CLC has a rich history of advocating for a wide variety of conservation and environmental issues. At its founding over 50 years ago, CLC initially focused its efforts on persuading the town to purchase and preserve available parcels of land as open space. The organization has continued advocating for the preservation of open space, the most recent examples being acquisition of the Cotton Farm property, Busa Farm for conservation as a working farm, and this past year, the acquisition of the 39 Highland Avenue property adjoining the Upper Vine Brook Conservation property.

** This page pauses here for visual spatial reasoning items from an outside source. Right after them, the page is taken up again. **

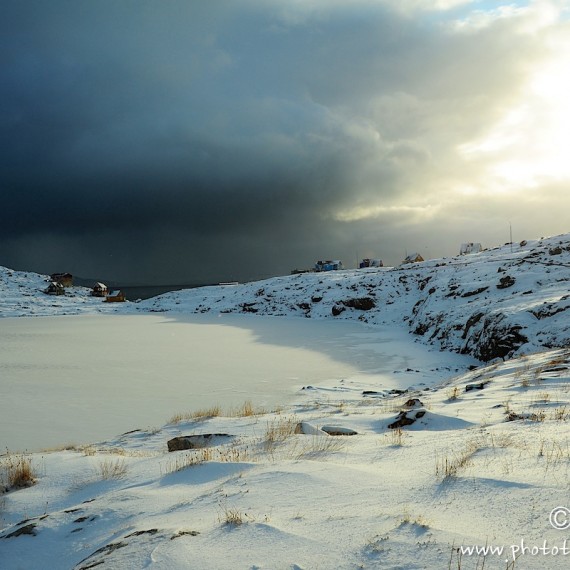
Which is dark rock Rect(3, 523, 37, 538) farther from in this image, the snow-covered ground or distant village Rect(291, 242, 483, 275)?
distant village Rect(291, 242, 483, 275)

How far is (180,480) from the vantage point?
508cm

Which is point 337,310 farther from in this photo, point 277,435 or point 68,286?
point 68,286

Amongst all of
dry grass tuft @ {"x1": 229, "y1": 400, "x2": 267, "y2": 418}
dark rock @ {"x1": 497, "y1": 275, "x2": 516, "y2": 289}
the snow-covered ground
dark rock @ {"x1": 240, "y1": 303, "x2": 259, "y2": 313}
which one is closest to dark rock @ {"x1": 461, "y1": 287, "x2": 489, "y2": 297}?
dark rock @ {"x1": 497, "y1": 275, "x2": 516, "y2": 289}

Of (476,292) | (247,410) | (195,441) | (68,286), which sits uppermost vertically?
(68,286)

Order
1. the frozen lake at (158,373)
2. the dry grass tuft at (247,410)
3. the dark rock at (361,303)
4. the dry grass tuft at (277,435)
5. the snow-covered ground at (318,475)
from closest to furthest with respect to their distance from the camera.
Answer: the snow-covered ground at (318,475) → the dry grass tuft at (277,435) → the dry grass tuft at (247,410) → the frozen lake at (158,373) → the dark rock at (361,303)

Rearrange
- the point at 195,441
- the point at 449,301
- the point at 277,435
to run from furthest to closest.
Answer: the point at 449,301 < the point at 195,441 < the point at 277,435

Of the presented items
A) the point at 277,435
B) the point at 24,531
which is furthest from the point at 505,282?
the point at 24,531

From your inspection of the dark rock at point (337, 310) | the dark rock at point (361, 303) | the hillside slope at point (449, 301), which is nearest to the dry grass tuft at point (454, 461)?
the hillside slope at point (449, 301)

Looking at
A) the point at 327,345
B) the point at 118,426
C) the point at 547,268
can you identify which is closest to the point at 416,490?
the point at 118,426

A somewhat different type of advocacy for open space preservation was the campaign that persuaded the state to transfer the former Middlesex Hospital Lot 1 parcel to management by the Department of Conservation and Recreation as part of the Beaver Brook North Reservation rather than selling it off for development. Yet another sort of advocacy was required when a large parcel on Grove Street was sold for development.  CLC joined the effort to successfully persuade the Planning Board to approve the Public Benefit permit option, which allowed for more, but smaller, housing units in exchange for preserving a portion of the woodland at the rear of the property as open space.

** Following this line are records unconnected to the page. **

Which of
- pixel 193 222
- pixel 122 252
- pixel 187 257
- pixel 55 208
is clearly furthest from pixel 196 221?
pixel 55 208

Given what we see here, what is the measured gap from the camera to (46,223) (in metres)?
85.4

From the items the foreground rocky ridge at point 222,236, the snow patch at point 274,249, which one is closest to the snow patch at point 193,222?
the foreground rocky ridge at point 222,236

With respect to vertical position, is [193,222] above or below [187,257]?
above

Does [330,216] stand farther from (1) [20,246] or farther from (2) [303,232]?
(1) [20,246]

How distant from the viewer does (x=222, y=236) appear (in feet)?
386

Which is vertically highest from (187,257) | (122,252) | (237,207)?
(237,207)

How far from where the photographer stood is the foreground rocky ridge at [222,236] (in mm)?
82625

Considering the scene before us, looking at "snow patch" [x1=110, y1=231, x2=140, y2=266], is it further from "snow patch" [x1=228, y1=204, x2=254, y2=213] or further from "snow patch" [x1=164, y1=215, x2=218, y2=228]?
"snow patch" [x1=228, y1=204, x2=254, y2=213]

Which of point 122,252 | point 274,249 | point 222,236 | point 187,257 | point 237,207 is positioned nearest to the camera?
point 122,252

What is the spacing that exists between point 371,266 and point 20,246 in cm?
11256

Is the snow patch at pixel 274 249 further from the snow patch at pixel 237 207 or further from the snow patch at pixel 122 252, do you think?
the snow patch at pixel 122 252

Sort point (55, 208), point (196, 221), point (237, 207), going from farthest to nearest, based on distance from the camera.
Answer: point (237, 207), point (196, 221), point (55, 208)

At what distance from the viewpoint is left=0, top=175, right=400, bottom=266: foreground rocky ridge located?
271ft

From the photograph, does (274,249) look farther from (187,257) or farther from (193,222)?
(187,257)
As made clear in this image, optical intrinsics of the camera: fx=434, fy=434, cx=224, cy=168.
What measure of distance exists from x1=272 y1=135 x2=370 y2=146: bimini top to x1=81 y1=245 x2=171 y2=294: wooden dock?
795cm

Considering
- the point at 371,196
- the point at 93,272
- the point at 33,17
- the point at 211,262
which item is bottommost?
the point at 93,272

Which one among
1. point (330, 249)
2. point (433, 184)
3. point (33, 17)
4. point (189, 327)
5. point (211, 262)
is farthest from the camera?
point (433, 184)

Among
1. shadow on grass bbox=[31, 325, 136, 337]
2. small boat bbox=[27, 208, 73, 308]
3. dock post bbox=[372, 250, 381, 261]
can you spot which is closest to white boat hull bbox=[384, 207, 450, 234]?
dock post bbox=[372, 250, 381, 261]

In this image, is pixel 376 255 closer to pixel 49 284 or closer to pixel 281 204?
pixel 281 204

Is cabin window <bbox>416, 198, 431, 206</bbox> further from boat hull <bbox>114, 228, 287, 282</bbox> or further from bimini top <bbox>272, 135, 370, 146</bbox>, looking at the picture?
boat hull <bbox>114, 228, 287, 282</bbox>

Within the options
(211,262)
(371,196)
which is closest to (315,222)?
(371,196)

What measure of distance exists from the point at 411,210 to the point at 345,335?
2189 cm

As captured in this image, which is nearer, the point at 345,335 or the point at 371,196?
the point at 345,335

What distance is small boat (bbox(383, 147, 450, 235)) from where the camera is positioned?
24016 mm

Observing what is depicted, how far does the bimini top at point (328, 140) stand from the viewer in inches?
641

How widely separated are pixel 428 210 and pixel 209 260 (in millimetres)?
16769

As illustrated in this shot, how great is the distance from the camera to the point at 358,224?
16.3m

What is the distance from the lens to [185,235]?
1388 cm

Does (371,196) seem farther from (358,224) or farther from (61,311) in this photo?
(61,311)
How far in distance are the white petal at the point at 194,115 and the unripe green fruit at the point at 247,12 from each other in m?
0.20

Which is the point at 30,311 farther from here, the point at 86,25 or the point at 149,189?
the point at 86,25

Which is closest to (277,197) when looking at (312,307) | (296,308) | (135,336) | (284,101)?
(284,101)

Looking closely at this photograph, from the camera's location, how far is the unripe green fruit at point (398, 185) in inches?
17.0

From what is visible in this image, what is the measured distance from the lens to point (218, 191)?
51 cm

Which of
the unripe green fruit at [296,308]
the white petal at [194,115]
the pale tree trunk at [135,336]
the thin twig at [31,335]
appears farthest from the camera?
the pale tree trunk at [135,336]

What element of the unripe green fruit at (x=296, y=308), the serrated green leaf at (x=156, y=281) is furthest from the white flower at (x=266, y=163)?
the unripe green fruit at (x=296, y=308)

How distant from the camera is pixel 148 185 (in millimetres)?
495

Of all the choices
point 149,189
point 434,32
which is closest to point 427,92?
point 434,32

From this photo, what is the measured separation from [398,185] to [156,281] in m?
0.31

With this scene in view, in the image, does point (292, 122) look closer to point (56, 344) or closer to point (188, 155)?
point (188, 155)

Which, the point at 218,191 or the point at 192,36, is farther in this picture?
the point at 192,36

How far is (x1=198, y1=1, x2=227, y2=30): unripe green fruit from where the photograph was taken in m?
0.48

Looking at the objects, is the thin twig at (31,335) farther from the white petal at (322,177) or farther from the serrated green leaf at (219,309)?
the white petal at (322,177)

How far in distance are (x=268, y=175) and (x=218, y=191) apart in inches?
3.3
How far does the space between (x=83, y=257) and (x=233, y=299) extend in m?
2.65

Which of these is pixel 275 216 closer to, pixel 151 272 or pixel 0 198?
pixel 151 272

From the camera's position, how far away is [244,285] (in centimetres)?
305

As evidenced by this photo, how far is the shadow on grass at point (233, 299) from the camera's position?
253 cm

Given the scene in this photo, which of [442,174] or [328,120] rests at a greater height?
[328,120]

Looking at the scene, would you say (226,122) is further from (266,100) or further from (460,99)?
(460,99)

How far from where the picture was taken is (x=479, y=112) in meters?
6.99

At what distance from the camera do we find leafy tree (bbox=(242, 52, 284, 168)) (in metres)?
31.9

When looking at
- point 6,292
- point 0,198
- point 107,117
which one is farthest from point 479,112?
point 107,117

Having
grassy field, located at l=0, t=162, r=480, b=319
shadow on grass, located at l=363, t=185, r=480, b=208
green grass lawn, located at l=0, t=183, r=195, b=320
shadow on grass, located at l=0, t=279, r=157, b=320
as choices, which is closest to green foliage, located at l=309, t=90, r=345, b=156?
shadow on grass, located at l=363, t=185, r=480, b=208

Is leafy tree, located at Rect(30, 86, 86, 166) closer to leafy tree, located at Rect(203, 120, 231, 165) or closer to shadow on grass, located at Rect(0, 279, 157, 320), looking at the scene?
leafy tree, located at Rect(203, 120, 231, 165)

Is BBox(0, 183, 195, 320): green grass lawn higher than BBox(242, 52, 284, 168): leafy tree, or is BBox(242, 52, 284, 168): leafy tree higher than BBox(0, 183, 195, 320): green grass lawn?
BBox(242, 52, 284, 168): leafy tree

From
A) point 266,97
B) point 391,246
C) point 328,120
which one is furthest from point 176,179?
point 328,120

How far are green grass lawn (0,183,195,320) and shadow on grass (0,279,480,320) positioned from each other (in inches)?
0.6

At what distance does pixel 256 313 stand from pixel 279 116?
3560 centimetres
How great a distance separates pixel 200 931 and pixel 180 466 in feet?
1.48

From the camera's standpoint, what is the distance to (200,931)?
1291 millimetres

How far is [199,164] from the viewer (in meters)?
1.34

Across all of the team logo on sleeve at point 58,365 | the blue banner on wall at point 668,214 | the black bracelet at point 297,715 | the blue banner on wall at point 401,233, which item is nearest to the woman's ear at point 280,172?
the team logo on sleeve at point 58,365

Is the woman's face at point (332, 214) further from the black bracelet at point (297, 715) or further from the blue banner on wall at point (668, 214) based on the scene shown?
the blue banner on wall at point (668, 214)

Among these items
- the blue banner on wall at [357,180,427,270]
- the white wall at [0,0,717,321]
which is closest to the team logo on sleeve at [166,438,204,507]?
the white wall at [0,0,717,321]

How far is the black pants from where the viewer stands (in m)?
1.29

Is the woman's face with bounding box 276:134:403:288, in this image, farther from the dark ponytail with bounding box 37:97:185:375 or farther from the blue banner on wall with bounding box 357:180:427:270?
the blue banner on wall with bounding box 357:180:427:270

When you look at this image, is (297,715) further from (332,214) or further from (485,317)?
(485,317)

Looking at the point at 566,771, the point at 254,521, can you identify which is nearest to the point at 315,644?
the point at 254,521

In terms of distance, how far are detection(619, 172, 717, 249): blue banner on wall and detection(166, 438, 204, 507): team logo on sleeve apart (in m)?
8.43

CLC has also advocated for actions in a variety of areas that support and maintain our environment and natural resources. Members of CLC actively supported the Native Plant Project in which a comprehensive list of native plants and sources for purchasing them was created. CLC worked with other local environmental groups in passing a warrant article that established a “stretch code” for new real estate development to promote clean energy alternatives for heating, water usage, and eco-friendly planting. CLC is also an associate member of other local networks and organizations focused on environmental and climate-related concerns such as the Lexington Global Warming Action Coalition (LexGWAC) and the Lexington Green Network.